Bichevskaya took his advice, enrolling in the State School of Circus and Variety Art. She married and studied voice and guitar, landing a job at the opera studio of the Bolshoi Theater. In 1971 she gave her first official concert in the nearby city of Gorky. Her rich, mellifluous voice and officially acceptable repertoire gradually led to records as well as domestic and foreign concert tours.
Ironically it was her first husband who united the singer with her second. "We were on vacation in the Ural Mountains," she recalls. "My husband said, 'Janna, meet my friend Valentin.' I looked at him and had the feeling that I had known him for a hundred years." Two months later the two went rowing together. "I knew then that this man was my fate. I went to my husband, a good, understanding man, and said, 'You and I are too similar. I'm a nervous person and you're a nervous person.
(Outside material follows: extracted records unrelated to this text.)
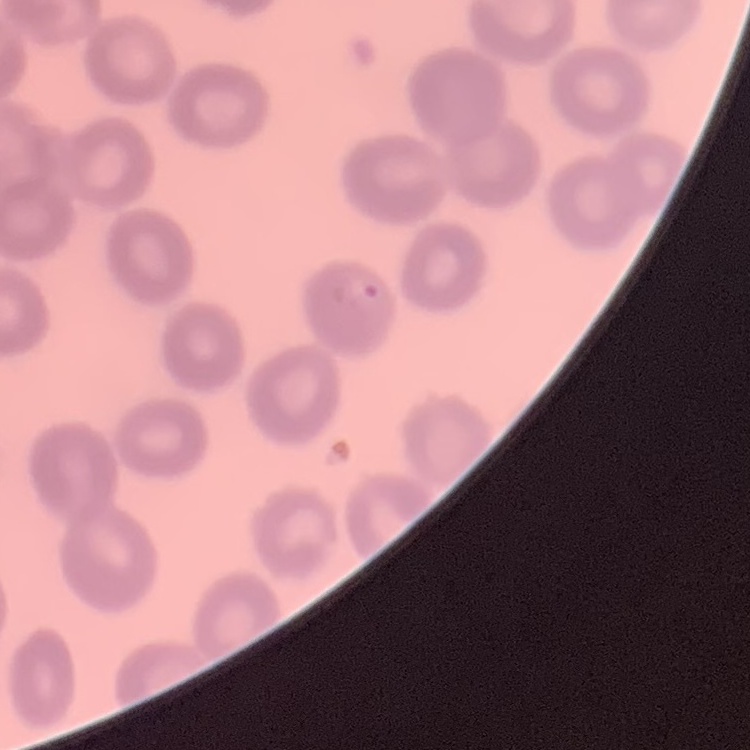
The erythrocytes exhibit no rouleaux formation. Field's or Giemsa stain. Square crop of a larger photomicrograph. Thin blood film.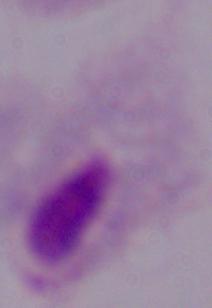

Summary:
  - Identification: trichomonad
  - Modality: micrograph
  - Magnification: 1000x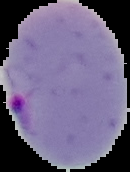
image type = cell region segmented out of the field of view; surrounding area masked to black
image size = 130×172 pixels
preparation = thin blood film
result = Plasmodium parasites identifiedClassify this cell by malaria status.
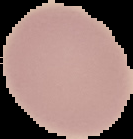

Uninfected.

image size = 133×139 pixels
image type = cell region segmented out of the field of view; surrounding area masked to black
preparation = thin blood filmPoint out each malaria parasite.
It's a madhouse for us to live together.' " She gazes at Valentin. "That one, he is calm," she says. "There is a minus-and-plus balance between us, like physics. He grounds me."
Home for the couple is a five-room apartment in a lovely tree-lined neighborhood in south Moscow for which they pay 15 rubles monthly rent ($23). A baby grand piano dominates the study, near a wall where Valentin, a graduate of Moscow's Tchaikovsky Conservatory, has hung his collection of antique sabres. ("Don't mention those," he laughs. "Americans will think all Russians are warlike.") There are souvenirs from trips abroad, Vietnamese vases and lacquer chests—from concert tours to Hanoi—a VCR with a Jesus Christ Superstar tape on top and, in the bedroom, a fox fur rug. A friend, Natasha, cooks for the couple several days a week. Their most treasured possessions are hanging upside down in a large wire cage. Masha and Igor are two slow lorises—Janna calls them "lazy monkeys"—that they bought in Vietnam. "I think Masha may be pregnant," Janna says, affectionately touching tongues with her. "They even travel abroad with us."
It is from her trips to the villages that Bichevskaya clearly draws spiritual sustenance. One evening, over a lavish dinner that included pickled garlic cloves and klukva (cranberries that Soviets now extol for their "antiradiation" properties), she recalled the songs she learned at a harvest festival on the Don River south of Moscow. An old Cossack soon passed out from drinking vodka served in huge mugs, she says, but he began to sing again after his head was plunged into a bucket of ice-cold water. "It's a tragedy today that our children don't know these songs," she says. "They listen to nondescript music. It creates emptiness. If you tear yourself away from your traditions, your art won't have its own face. Or it will become a fearful face, a face without eyes."